Art brightens up patients' final days
As a hospice nurse, Mary Landberg began to notice that too many people die looking at bare walls. She decided to get her husband, nature photographer Mark Lunn, to do something about it.
Lunn created a poster of nine colorful photos, most of them flowers, that he'd shot around the valley, along with a wide shot of Ashland's Grizzly Peak basking in summer sun.
As she got a mural tacked above her bed at Linda Vista Care Center in Ashland, resident Pat Loeffler, 78, smiled at the shot of a bee gathering pollen on a lovely purple blossom at North Mountain Park.
"Hospice people don't want to look at a blank wall," says Lunn. "Caregivers don't either. They want a window on summer, a place full of life that can be refreshing."
Calling it the Joy Boy Project, Lunn and Landberg are marketing the posters via Indiegogo, asking $35 for two — one for the buyer and one to be donated to a hospice center or patient.
Joy Boy is Lunn's childhood nickname, given to him by his mother because of the pleasure he got fishing and netting butterflies in the wilds of his native Massachusetts.
"Nature or even pictures of nature are soothing, healing and lift depression," says Lunn. "A photo retains the beauty of that moment when the dragonfly was on the flower and you could see the detail of its eyes."
Lunn, a chocolatier in Ashland, notes he takes his camera with him everywhere he goes, especially seeking shots on the many hiking trails in the south Bear Creek Valley.
Landberg is creator of Photography for the Uninhibited and takes photos of the hands of hospice patients as keepsakes for the family.

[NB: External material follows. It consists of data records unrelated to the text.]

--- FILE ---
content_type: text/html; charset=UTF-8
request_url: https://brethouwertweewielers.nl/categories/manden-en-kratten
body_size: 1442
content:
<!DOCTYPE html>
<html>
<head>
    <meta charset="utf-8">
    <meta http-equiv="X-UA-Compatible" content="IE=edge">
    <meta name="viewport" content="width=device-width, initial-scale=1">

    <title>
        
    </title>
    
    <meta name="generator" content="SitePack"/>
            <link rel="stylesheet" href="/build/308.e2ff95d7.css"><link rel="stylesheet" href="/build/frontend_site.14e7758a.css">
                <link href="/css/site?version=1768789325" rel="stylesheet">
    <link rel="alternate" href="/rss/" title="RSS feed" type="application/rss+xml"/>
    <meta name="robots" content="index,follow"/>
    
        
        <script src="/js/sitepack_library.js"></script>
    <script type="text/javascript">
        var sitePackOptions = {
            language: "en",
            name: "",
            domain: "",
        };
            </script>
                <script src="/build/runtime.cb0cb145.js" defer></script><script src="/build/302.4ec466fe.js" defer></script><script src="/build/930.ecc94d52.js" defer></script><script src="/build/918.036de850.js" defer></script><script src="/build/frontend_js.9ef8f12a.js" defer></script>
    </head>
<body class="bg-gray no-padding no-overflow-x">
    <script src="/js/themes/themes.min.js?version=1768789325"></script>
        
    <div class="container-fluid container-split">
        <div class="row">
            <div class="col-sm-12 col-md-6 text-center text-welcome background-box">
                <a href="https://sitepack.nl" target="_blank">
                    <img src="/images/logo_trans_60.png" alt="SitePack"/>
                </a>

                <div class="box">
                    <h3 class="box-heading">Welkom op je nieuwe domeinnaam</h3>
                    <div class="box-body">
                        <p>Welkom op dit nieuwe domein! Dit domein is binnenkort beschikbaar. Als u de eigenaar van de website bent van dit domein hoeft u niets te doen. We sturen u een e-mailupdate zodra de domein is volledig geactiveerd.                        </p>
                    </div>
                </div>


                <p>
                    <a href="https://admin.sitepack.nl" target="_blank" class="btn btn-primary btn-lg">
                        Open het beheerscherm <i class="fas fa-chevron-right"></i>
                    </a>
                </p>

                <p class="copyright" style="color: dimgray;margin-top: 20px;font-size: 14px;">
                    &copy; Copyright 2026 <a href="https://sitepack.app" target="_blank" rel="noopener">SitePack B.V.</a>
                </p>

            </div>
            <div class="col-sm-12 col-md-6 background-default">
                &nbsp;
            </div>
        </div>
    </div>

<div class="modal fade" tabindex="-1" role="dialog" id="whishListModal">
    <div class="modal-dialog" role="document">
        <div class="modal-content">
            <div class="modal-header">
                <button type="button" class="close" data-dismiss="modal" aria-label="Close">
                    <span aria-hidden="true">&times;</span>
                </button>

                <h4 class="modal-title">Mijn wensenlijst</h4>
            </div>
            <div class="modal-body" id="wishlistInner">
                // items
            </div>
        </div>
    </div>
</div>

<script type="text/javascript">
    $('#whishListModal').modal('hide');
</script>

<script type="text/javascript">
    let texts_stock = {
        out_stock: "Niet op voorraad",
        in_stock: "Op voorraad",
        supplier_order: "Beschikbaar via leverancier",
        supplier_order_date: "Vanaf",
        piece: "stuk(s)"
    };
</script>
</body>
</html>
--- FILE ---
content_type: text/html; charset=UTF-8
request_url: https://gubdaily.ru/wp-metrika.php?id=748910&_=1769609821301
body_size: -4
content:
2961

"To the bedbound, blank walls can be boring, fatiguing and depressing. Even looking at a photograph of a beautiful butterfly can be as refreshing as a walk in the garden," says Lunn on a YouTube linking from Indiegogo. "I hope this colorful collage provides visual stimulation, calms stress and anxiety and evokes fond memories of connecting with the Earth and nature."
The posters, says Linda Vista Administrator David Bence, are important for hospice patients who can no longer join the nature jaunts with other patients.
"It's a great way to bring what's out there, in here," he says.
Bare walls are usually an oversight, says Landberg, because staff and caretakers are focused on the health needs, food and medicines of patients and can forget about aesthetics.
The posters are for sale at Ashland's Northwest Nature Shop and Treasure Chest Trading Post, as well as online. Delivery will be in January. You also can donate them in volume, 25 for $500.
"It's such a deep honor for me," says Lunn, "that these images are the last thing they see."